Generally an assumption is that while performing a hypothesis test that the data is a sample from a certain distribution commonly normal distribution, but always that is not the case that data may not follow normal distribution. Hence nonparametric tests used when there is no assumption of a specific distribution for the population.
Particularly nonparametric test results are more robust against violation of the assumptions. Different types of nonparametric test are Sign test, Mood’s Median Test (for two samples) , Mann-Whitney Test for Independent Samples, Wilcoxon Signed-Rank Test for a Single Sample , Wilcoxon Signed-Rank Test for Paired Samples
- The continuous distribution (like normal, chi square, exponential) and discrete distribution (like binomial, geometric) are the probability distribution of one random variable
- Whereas bivariate distribution is a probability of a certain event occur in case two independent random variables exists it may be continuous or discrete distribution.
- Bivariate distribution is unique because it is the joint distribution of two variables.
- A bi-modal distribution which has two modes, in other words two outcomes that are most likely compare the outcomes of their region.
- 2 sources of data coming into a single process screen.
How to Evaluate a Data Distribution
The shape of a distribution represent by its number of peaks and symmetry possession, skewness or its uniformity. Furthermore these distributions graphically illustrate the spread (dispersion, variability, or scatter) of the data.
Evaluate the shape of distribution -Symmetric or Asymetric?
· · · ·
> [Short problem] Write what comes next in the passage on data distributions and nonparametric tests, picking up right after its final line.

A block of data
· · · ·
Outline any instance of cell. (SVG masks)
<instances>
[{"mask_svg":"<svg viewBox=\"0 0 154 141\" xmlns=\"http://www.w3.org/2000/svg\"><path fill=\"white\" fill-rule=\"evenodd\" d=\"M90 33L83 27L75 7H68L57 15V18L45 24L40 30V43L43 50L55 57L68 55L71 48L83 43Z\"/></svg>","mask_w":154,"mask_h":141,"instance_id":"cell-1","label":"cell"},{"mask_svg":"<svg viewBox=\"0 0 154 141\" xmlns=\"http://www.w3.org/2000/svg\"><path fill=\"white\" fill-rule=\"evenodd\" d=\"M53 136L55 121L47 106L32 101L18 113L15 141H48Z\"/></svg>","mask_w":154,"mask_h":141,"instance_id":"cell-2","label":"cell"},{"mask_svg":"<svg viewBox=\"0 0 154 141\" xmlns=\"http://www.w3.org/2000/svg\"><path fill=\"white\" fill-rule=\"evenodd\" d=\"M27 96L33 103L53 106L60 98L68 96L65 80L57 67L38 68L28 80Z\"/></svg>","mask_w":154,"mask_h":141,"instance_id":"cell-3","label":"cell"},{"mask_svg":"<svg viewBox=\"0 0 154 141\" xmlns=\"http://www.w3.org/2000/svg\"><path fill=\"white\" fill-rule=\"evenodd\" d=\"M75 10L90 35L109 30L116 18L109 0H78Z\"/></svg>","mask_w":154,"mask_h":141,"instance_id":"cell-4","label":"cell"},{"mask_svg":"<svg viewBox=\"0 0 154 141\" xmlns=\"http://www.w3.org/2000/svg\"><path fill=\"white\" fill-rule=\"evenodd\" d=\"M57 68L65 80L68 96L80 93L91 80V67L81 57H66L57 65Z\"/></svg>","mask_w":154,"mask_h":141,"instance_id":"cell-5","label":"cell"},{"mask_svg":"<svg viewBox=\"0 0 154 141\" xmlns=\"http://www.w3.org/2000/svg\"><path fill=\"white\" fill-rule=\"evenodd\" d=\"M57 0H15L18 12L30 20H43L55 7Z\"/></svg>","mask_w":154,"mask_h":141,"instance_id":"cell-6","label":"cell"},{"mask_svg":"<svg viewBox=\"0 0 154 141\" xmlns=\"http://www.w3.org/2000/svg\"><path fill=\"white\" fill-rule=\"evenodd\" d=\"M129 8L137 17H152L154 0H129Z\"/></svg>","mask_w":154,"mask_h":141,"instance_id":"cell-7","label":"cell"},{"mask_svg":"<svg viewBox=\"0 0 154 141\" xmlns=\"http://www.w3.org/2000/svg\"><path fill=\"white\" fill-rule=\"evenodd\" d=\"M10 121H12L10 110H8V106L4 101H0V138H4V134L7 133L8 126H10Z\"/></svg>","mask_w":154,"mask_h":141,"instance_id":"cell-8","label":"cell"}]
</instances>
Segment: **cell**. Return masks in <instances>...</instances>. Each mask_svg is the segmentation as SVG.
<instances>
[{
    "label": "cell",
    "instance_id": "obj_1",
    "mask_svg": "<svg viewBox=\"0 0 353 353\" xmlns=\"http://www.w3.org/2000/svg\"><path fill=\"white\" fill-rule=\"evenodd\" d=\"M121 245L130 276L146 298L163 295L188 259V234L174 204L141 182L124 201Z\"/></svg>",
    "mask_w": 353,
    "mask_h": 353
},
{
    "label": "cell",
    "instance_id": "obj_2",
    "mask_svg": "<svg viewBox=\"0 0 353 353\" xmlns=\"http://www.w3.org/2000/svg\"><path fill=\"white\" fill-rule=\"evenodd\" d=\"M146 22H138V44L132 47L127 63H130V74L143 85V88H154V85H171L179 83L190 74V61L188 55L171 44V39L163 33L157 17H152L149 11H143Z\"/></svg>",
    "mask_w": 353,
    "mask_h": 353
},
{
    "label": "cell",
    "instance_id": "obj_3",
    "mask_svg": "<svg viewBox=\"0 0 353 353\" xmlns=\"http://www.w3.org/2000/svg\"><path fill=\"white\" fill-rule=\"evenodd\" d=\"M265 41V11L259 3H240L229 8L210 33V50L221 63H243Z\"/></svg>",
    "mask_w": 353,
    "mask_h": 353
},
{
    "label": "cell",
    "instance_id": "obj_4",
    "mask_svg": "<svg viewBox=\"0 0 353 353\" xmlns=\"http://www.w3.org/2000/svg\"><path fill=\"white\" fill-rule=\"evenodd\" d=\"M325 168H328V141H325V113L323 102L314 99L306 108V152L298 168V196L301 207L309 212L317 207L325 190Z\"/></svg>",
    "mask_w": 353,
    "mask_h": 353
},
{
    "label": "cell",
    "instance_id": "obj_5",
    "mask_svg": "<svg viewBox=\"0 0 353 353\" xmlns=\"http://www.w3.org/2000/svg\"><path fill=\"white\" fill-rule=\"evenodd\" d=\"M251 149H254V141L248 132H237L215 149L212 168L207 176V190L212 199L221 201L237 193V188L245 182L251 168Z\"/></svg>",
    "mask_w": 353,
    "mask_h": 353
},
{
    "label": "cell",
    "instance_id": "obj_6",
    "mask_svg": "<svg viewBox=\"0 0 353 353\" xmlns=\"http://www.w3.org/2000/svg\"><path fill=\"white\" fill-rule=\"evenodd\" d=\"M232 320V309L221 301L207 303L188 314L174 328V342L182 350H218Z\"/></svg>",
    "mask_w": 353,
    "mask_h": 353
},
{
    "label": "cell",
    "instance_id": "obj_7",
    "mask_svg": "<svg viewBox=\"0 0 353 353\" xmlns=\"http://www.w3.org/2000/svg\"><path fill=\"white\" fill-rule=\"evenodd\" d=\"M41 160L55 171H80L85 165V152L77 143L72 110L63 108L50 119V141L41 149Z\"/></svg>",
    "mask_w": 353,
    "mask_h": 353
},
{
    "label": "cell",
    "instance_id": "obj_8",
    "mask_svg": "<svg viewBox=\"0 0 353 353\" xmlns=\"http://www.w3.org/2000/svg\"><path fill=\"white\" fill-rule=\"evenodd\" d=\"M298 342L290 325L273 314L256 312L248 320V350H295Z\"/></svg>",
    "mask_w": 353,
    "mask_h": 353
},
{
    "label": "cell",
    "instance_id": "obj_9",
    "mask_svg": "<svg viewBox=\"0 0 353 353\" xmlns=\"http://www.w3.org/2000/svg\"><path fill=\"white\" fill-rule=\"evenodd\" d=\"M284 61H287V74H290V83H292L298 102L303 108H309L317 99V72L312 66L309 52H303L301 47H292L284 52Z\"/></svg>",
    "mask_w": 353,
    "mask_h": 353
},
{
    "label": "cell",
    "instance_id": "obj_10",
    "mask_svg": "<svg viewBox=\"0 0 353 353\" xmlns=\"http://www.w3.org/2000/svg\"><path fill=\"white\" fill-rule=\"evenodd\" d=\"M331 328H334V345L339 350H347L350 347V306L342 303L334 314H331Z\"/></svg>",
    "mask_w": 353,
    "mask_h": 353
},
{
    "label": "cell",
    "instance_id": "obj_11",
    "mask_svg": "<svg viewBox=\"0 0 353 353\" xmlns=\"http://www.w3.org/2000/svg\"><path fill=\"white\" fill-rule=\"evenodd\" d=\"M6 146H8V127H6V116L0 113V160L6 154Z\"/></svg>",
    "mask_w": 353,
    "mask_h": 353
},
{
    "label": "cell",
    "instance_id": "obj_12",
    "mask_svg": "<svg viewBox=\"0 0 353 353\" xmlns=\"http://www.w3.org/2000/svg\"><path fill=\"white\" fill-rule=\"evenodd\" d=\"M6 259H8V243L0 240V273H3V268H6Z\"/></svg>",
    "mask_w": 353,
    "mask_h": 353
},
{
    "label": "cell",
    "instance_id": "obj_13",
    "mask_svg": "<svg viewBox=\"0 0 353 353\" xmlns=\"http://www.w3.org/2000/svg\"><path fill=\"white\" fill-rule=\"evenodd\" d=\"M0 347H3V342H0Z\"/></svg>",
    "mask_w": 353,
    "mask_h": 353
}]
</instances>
· · · ·
> [Task response]
Symmetric distribution: Generally symmetric distribution appears as a bell curve. This type of distribution occurs when mean, median and mode take place at the same point and the values of variables occur at regular frequencies. Both sides of the mean match & mirror each other.
Examples of Symmetric data distributions :Normal Distribution, Uniform
Asymmetric distribution: It is opposite to symmetric distribution and it does not skew, in the other words with zero skewness. Skewness is a measure of the lack of symmetry. This distribution is either left-skewed (also known as negative distribution) or right-skewed (known as positive distribution). Both sides of the mean do NOT match.
Examples of Asymetric Data Distributions: Exponential, Gamma, Log-normal and Weibull
Statistical Tests Used to Identify Data distribution
There are different methods to test the normality of data, including visual or graphical method and Quantifiable or numerical methods.
Visual method: Visual inspection approach may be used to assess the data distribution normality, although this method is unpredictable and does not guarantee that the data distribution is normal. However, visual method somewhat help user to judge the data normality.
Ex: Histogram), boxplot, stem-and-leaf plot, probability-probability plot, and quantile-quantile plot.
Quantifiable method: Quantifiable methods are supplementary to the visual methods. Particularly these tests compare the scores in the sample to a normally distributed set of scores with the same mean and standard deviation.
Ex: Anderson-Darling Test, Shapiro-Wilk W Test, Kolmogorov-Smirnov Test etc.,
Other Data Distribution Notes:
Don’t like or can’t use the existing distribution? So, use a data transformation to turn the data set into something more easily analyzed.
How to Make a Process Follow a Normal Distribution by Using Transforms
Sometimes you will be analyzing a process and the data will come out in a non-normal shape. Since normal distributions have wonderful mathematical properties that make analysis and control so much easier, try to transform the data to a normal distribution if possible.
The approach to address the non-normal distribution is to make transformation to “normalize” the data. Some typical data transformation methods are Box Cox, Log transformation, Square root or power transformation, Exponential and Reciprocal etc.,
- A Box Cox transformation is a useful power transformation technique to transform non-normal dependent variables into a normal shape.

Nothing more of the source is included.